LA RUSSIE ESPERE UNE NORMALISATION DES RELATIONS AVEC LA GEORGIE
Stephane

armenews.com
vendredi 5 octobre 2012

La Russie espère une "normalisation de ses relations" avec la Georgie
après la victoire de l'opposition aux legislatives, a indique mercredi
la diplomatie russe, alors que les liens diplomatiques entre les deux
pays sont rompus depuis la guerre qui les a oppose en 2008.

"Il est evident que la societe georgienne a vote pour des changements.

Nous esperons qu'en fin de compte, ils permettront a la Georgie de
normaliser et d'etablir des relations constructives et respectueuses
avec ses voisins", a declare le porte-parole du ministère des Affaires
etrangères, Alexandre Loukachevitch, cite dans un communique.

"La Russie saluerait evidemment un tel developpement", ajoute-t-il.

Moscou et Tbilissi n'entretiennent plus de relations diplomatiques
depuis leur bref conflit de 2008, a l'issue duquel la Russie a reconnu
l'independance de l'Ossetie du Sud et de l'Abkhazie, deux regions
georgiennes secessionnistes pro-russe.

Peu après que le president georgien Mikheïl Saakachvili, bete
noire du Kremlin, a reconnu mardi la defaite de son parti aux
elections legislatives, le milliardaire Bidzina Ivanichvili, qui
menait la coalition d'opposition victorieuse au scrutin, a declare
qu'il entendait "normaliser" les relations avec la Russie, tout en
repetant vouloir rejoindre l'Otan, une ambition vue d'un mauvais oeil
par Moscou.

Le Premier ministre russe Dmitri Medvedev a dès mardi salue
sa victoire, jugeant qu'il y aurait desormais "des forces plus
constructives et plus responsables au parlement" georgien.
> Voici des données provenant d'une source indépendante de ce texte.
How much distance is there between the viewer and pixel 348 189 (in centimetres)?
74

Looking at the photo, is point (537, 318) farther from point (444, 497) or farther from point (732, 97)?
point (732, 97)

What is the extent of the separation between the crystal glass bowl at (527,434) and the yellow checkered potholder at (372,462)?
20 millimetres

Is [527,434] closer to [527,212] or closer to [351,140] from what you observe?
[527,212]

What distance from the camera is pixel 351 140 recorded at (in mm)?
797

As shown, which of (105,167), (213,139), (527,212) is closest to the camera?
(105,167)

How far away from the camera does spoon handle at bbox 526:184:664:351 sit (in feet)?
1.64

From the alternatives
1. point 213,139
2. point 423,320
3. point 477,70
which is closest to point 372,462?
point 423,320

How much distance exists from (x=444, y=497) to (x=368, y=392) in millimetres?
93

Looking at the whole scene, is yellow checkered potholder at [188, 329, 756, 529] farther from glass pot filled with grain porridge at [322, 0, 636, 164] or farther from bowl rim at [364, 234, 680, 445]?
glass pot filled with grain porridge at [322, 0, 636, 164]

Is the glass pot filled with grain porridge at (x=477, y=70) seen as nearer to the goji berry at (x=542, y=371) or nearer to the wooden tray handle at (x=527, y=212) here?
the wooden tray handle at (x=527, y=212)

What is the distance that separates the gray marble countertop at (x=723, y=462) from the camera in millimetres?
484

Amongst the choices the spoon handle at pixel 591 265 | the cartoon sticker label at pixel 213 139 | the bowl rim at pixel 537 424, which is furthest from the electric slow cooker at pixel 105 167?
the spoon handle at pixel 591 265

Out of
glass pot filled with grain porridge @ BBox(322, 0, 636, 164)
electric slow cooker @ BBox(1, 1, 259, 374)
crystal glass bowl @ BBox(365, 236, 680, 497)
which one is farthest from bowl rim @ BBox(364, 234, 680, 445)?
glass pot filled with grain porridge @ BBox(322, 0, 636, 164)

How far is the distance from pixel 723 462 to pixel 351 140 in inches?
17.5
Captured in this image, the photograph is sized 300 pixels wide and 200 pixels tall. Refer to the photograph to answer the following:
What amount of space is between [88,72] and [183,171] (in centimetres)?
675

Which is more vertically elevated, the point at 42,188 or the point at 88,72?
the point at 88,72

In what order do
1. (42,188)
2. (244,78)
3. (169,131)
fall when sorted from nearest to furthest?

Il a
indique par ailleurs que le parti au pouvoir russe Russie Unie etait
"pret a un dialogue sur l'avenir des relations russo-georgiennes".

La presse russe a en revanche accueilli mercredi avec reserve la
victoire de l'opposition, estimant que le nouveau gouvernement
ne serait pas en mesure de changer fondamentalement les relations
avec Moscou.

Selon les experts, meme s'il est repute proche de la Russie où il a
bâti sa fortune, M. Ivanichvili ne transigera pas sur la question
ultra-sensible de l'Ossetie du Sud et de l'Abkhazie, et Moscou ne
reviendra pas non plus sur ses positions.